A vrai dire, les partenaires européens ne les avaient pas attendus pour desserrer le carcan que l’Allemagne voulait imposer à l’Europe. Au fil de la crise financière et économique qui a éclaté en 2008, Angela Merkel a été contrainte d’accepter des entorses de plus en plus nombreuses et de plus en plus importantes aux traités qu’elle défendait comme des textes sacrés, sous l’œil vigilant du Tribunal constitutionnel de Karlsruhe.
Pendant longtemps, elle a défendu pied à pied la clause dite de « no bailout » (article 125 des traités européens), qui interdit à un Etat de venir en aide à un autre en difficulté. La mutualisation des dettes était exclue. Or c’est bien à cette mutualisation qu’aboutit la création du MES (Mécanisme européen de stabilité), un fond d’aide aux Etats endettés dont l’Allemagne garantit le quart et la France près de 20%.

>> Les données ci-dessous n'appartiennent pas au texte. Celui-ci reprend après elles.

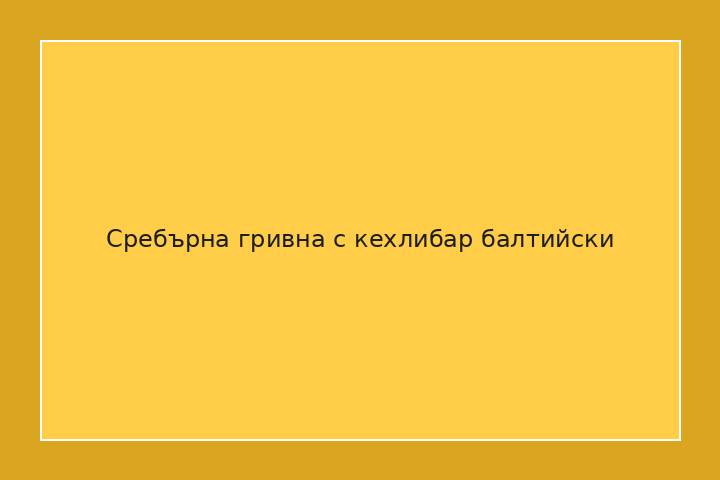 Сребърна гривна с кехлибар балтийски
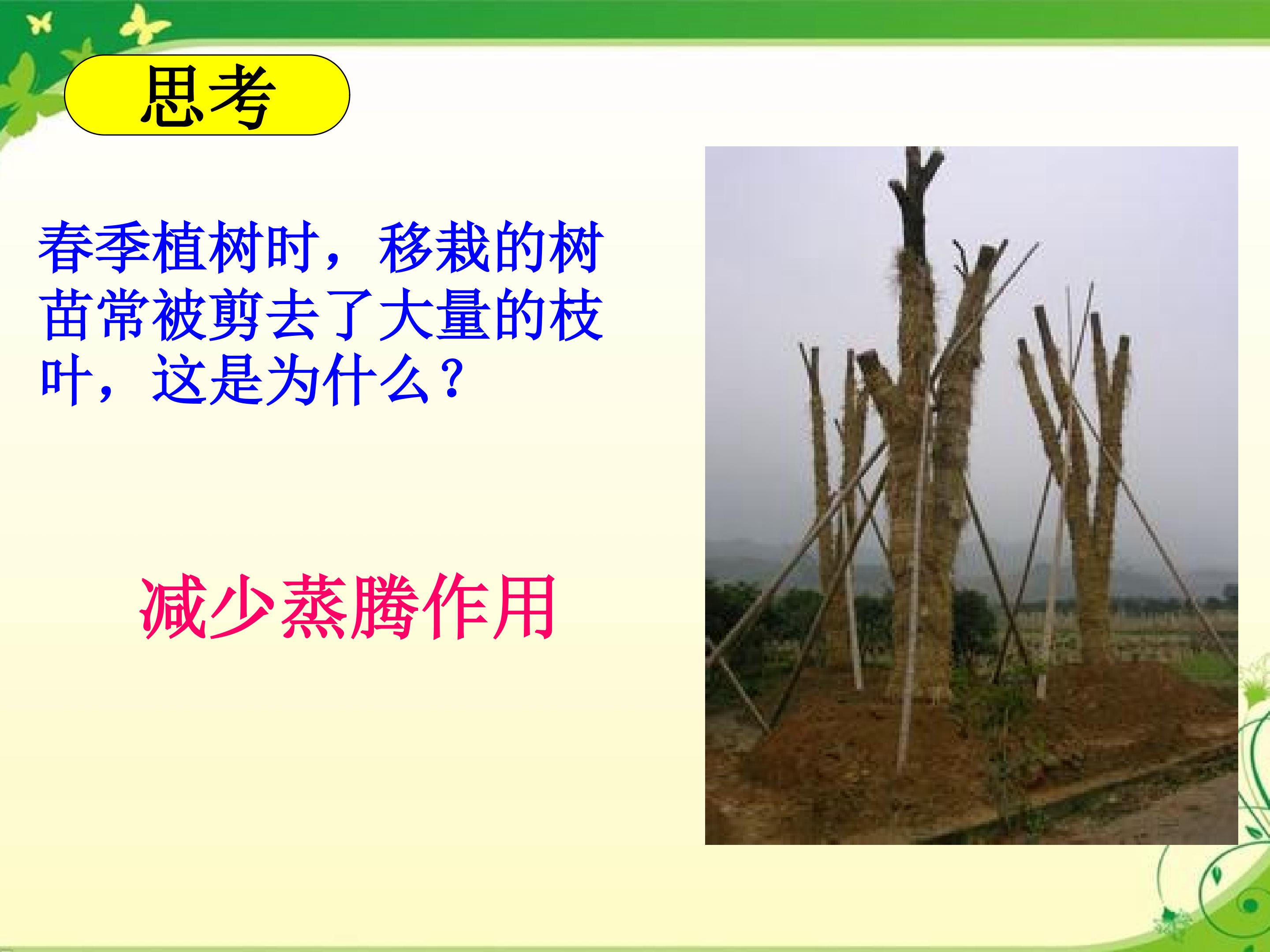 思考

春季植树时，移栽的树苗常被剪去了大量的枝叶，这是为什么？

减少蒸腾作用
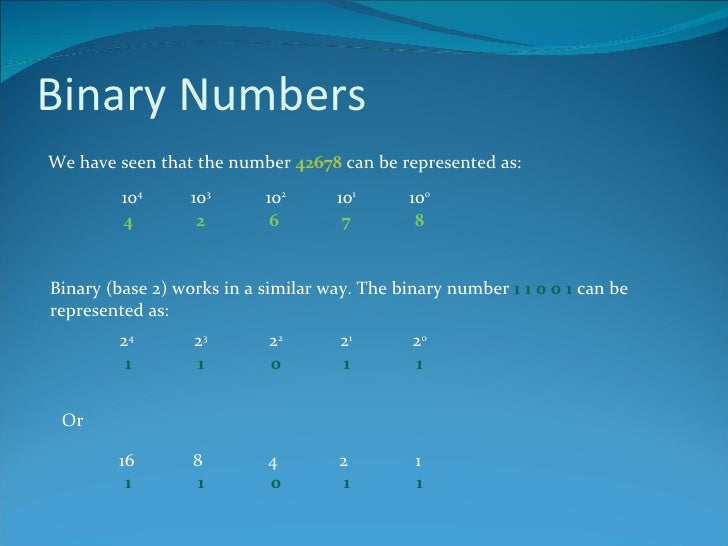 Binary Numbers

We have seen that the number 42678 can be represented as:

| $10^4$ | $10^3$ | $10^2$ | $10^1$ | $10^0$ |
|---|---|---|---|---|
| 4 | 2 | 6 | 7 | 8 |

Binary (base 2) works in a similar way. The binary number 1 1 0 0 1 can be represented as:

| $2^4$ | $2^3$ | $2^2$ | $2^1$ | $2^0$ |
|---|---|---|---|---|
| 1 | 1 | 0 | 1 | 1 |

Or

| 16 | 8 | 4 | 2 | 1 |
|---|---|---|---|---|
| 1 | 1 | 0 | 1 | 1 |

Le « quantitativ easing », décidé le jeudi 22 janvier par Mario Draghi, c’est-à-dire le rachat par la BCE d’une partie des dettes souveraines des Etats de la zone euro – en langage populaire le recours à la planche à billets – contrevient aussi, selon les Allemands, à la lettre des traités. Angela Merkel ne l’a pas dit, se réfugiant derrière « l’indépendance de la Banque centrale », mais elle n’en pense pas moins.
Elle n’a pas d’autre choix que d’accepter cette nouvelle politique qui est aux antipodes des dogmes qu’elle défend publiquement. La victoire de la gauche radicale en Grèce, qui renforce ses adversaires au sein de l’UE, la place devant le même genre de dilemme. Si elle se montre intransigeante sur un rééchelonnement de la dette grecque, voire sur l’abandon de toute ou partie de cette dette, elle risque un éclatement de la zone euro. Celui-ci ne serait pas à l’avantage de l’Allemagne car il se traduirait par une hausse rapide de la devise allemande.
Elle va donc devoir faire preuve de diplomatie, à la fois pour négocier avec Alexis Tsipras et pour éviter que ses inévitables concessions ne profitent au parti anti-euro en Allemagne. Mais on peut compter sur son pragmatisme pour se sortir de cette mauvaise passe.